### [Given data]

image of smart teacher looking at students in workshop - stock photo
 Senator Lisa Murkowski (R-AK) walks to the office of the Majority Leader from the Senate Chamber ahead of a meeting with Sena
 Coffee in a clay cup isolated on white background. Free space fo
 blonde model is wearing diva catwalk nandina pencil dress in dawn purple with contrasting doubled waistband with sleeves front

### [Work request]
Return all the lines shown above, precisely as they stand.

### [Reply]
image of smart teacher looking at students in workshop - stock photo
 Senator Lisa Murkowski (R-AK) walks to the office of the Majority Leader from the Senate Chamber ahead of a meeting with Sena
 Coffee in a clay cup isolated on white background. Free space fo
 blonde model is wearing diva catwalk nandina pencil dress in dawn purple with contrasting doubled waistband with sleeves front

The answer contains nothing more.